Les pêcheurs aux cormorans
Je me souviens avoir vu il y a plusieurs années dans un magazine un superbe article mettant en avant l’authenticité de la scène et des images venues d’un autre temps. Une barque en bambou, des pêcheurs avec leurs cormorans dans la pénombre éclairé par une lampe à pétrole, ambiance magique… J’en ai rêvé, j’ai voulu vivre ce rêve et pêcher avec eux.
La technique consiste à dresser son oiseau et lui poser une ligature à la base de la gorge pour l’empêcher d’avaler les plus gros poissons qu’il attrape.
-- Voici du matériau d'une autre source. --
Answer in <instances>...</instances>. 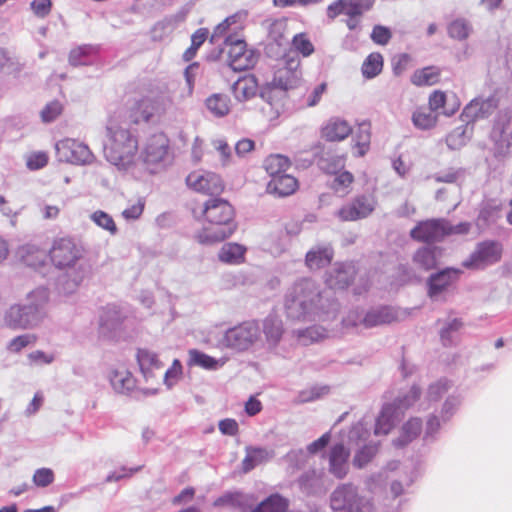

La lanterne permet aux cormorans de voir les poissons à la surface.
Ensuite le pêcheur récupère les poissons restés dans la gorge de l’oiseau.
Cette tradition a bien existé, mais la réalité de cette pêche est un peu différente de ce que j’ai pu imaginer.
Aujourd’hui ce cliché « carte postale » est possible, mais moyennant finance. Explications…
J’ai rencontré ce pêcheur sur la berge ou de nombreuses embarcations touristiques font escale dans la journée. Il est simplement là, à attendre de se faire prendre en photo pour 30 Yuan (4 euros). Cette image ne m’intéresse pas, je lui propose de me rejoindre le lendemain matin à 5 heures pour faire des images de nuit sur une autre partie de la rivière Li. Il accepte bien volontiers, mais me fait comprendre que cela me coûtera 200 Yuan (22 euros). Je me retrouve face à cette réalité monétaire que j’évite autant que possible dans les rencontre que je peux faire en voyage. Mais là je comprends que ce vieil homme a besoin de vivre et de s’occuper de sa famille et j’ai très envie de photographier une tradition qui a existé de son vivant. J’accepte donc son marché.
Le lendemain, notre pêcheur est au rendez-vous, avec sa lampe à pétrole, sa barque en bambou et ses oiseaux. Nous passons deux heures ensemble, à discuter. Il me raconte son histoire, son métier, m’explique les techniques de pêche et m’en fait la démonstration. Il me raconte les changements liés aux développements du tourisme, et la pollution engendrée par le développement économique de son pays.
Je profite de cette matinée en sa compagnie pour faire de belles images.
Je rentre comblé d’avoir pu réaliser un rêve, celui de vivre l’expérience de la pêche aux cormorans.
Les cormorans de mon ami le pêcheur sont libres, et reviennent d’eux-mêmes au bateau. La relation entre le pêcheur et l’animal me semble plutôt saine. Mon ami le pêcheur parle de ses oiseaux avec affection, j’apprends qu’ils ont 13 ans.
Suite de l’histoire moins sympa mais qui s’inscrit bien dans une des réalités économiques du tourisme.
J’apprends plus tard dans ma guest house qu’il existe un endroit spécial pour photographier les pêcheurs, dans une autre ville. Je décide de m’y rendre pour compléter ma série d’image et re-visiter mon rêve d’enfant. En arrivant sur les lieux je découvre un peu déçu une 50 aine de chinois en train de photographier un pêcheur qui fait un show. Ok, c’est aussi une des réalités du tourisme, l’on est pas toujours seul à vouloir rechercher l’authentique.
Je comprends ensuite que les oiseaux sont attachés et ne peuvent s’envoler ou nager librement.
Mais mon rêve s‘effondre complètement quand je commence à me faire insulter par un guide, car je n’ai pas payé le droit d’être ici ! Je décide de quitter cet endroit ou je ne suis clairement pas le bienvenu.
Voilà quand même les quelques images réalisées avant de me faire insulter.
Ami photographe voyageur, si toi aussi tu veux rencontrer ces pêcheurs, évite absolument de passer par des intermédiaires, ou par une agence. Essaye de communiquer directement avec un pêcheur si tu en rencontres un, et propose-lui d’aller pêcher ensemble très tôt le matin. Il sera certainement d’accord de te montrer ce qui a été dans le passé son métier. Le souvenir et l’instant partagé seront bien meilleurs qu’un shooting en groupe, ou chacun pousse des coudes pour faire sa photo et où tu devras payer un guide et une multitude d’intermédiaires pour photographier un acteur qui attache des oiseaux.